There he sits, detained against his will, much as he had thousands of others forcibly detained through his long, shameful career. Those who know anything of Pinochet's work must feel a warm glow.

But the story on him is not so pat. Pinochet is more than just another former Latin American despot. He is a salient figure on the periphery of modern history, a factor in the Cold War.

His impact on his country is immense, and not only for the evil it brought. He became both an instrument and a victim of historical forces.

Not many people outside Chile knew of his existence until he overthrew the elected government of Salvador Allende on Sept. 11, 1973.

The socialist president died in the ferocious bombardment of the Moneda Palace in Santiago, and thousands of his followers and sympathizers were rounded up, tortured and murdered in the months and years that followed.

(Among them were a significant number of Spanish nationals, which is what moved the Spanish magistrate, Baltasar Garzon.)

Pinochet's coup, though sudden, was not unexpected. The world in 1973 had been watching the struggle of an activist, socialist president -- supported by Chile's large, venerable Communist Party -- to remain in power against unrelenting and violent rightist opposition.

There was reason for sustained interest in Allende's fate in Western Europe, the Soviet Union and the United States.

It was a time when communist parties in Europe were advancing electorally and, in Italy in particular, trying to win a role in national governments. Eurocommunism, as it was called, was touted as a gentler version of that creed than Soviet communism.

Washington did what it could to stop it, but its influence was not so commanding in the stronger countries of Europe as it was in weaker states of Latin America.

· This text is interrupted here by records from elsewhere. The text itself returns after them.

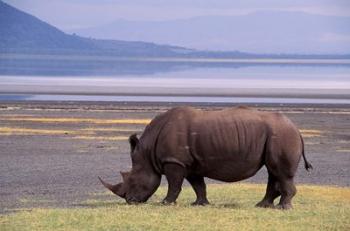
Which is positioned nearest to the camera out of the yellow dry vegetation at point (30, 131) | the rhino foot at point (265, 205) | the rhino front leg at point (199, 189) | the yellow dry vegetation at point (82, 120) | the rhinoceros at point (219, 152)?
the rhinoceros at point (219, 152)

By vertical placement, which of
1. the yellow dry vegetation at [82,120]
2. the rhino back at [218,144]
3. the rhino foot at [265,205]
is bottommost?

The question presented was whether a communist party, or a revolutionary socialist one like Allende's, could win power through the electoral process, and then remain in power until its constitutional term ended.

Allende had already taken the first step. Pinochet, with U.S. support, forestalled the second.

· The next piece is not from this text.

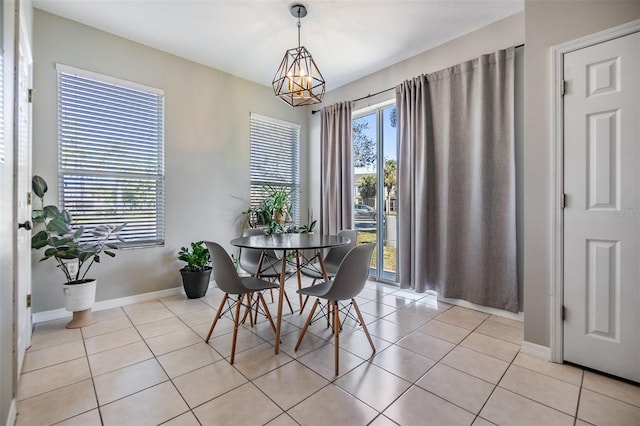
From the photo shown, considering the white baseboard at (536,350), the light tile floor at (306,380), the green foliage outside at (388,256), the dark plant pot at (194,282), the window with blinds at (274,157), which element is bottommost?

Allende's death lent strength to the argument of the revolutionaries of the left -- the political heirs of Che Guevara and Fidel Castro, and all the others militating in Africa and Asia, that violence was the only path open to them.

It also doused the hopes of the Eurocommunist parties, and eventually the movement, such as it was, languished.

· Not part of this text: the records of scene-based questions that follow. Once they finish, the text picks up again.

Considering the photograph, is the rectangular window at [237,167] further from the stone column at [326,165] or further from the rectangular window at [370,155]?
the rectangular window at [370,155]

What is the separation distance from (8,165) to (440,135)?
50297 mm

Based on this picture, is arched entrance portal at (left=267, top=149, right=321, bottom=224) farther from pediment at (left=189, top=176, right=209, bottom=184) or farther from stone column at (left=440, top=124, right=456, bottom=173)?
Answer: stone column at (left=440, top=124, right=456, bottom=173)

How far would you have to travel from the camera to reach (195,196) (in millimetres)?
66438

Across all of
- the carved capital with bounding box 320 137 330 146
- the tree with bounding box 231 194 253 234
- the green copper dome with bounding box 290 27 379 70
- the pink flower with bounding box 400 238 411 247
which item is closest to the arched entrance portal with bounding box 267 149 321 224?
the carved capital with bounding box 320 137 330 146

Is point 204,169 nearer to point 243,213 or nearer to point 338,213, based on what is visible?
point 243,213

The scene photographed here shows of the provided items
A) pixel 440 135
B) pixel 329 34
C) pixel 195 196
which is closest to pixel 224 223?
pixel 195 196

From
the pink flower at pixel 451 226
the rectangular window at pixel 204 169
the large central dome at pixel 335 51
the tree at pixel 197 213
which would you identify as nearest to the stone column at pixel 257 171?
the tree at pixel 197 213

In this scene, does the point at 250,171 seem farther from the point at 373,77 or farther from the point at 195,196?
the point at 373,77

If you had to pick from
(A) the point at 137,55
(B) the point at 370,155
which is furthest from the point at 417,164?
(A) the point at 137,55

It turned out to be a tremendous victory for capitalism, for when the smoke cleared in Chile, Pinochet -- averse to all the left-wing ideologies of economics that had dwelled for so long in Chile -- contrived to have their direct opposites imposed.

Chile became a laboratory for the ideas of the economist Milton Friedman. For a while pure, unrestrained capitalism reigned there.

The "Chicago Boys," Chilean economists wedded to Friedman's theories, were given a free hand. They utterly annihilated the state-dominated economy. They abolished the tariff: Domestic industries died in their thousands; hundreds of thousands of people lost their jobs and sank into poverty.

Chile's communally oriented society was shredded.

But the economy took off like a rocket. Chile became one of the most prosperous countries in the world. In a way, that is Pinochet's legacy, as are the torture, kidnapping and murder.

And there is an irony that reaches all the way from the worst months at the end of 1973, when the streets of Santiago were often filled with smoke and gunfire, to earlier this week when Pinochet, denied diplomatic status, was nabbed by Scotland Yard as he recovered from a back operation in a London clinic.

In the aftermath of the coup, hundreds of people in and around Santiago, pursued by Pinochet's troops, fled into embassies for asylum. The French, Dutch, German, Spanish, Mexican and other delegations took them in.

A lot of people thus escaped an ugly fate, for Pinochet and his counterparts in the military junta then being formed generally respected the conventions on the sanctity of embassies.

Asylum was acknowledged, and eventually nearly all those sheltered in the embassies were given safe passage out of the country.

But the world has changed greatly since then. Had Pinochet been more sensitive to that, he might not have traveled so readily to Europe. (He was denied a visa to France.)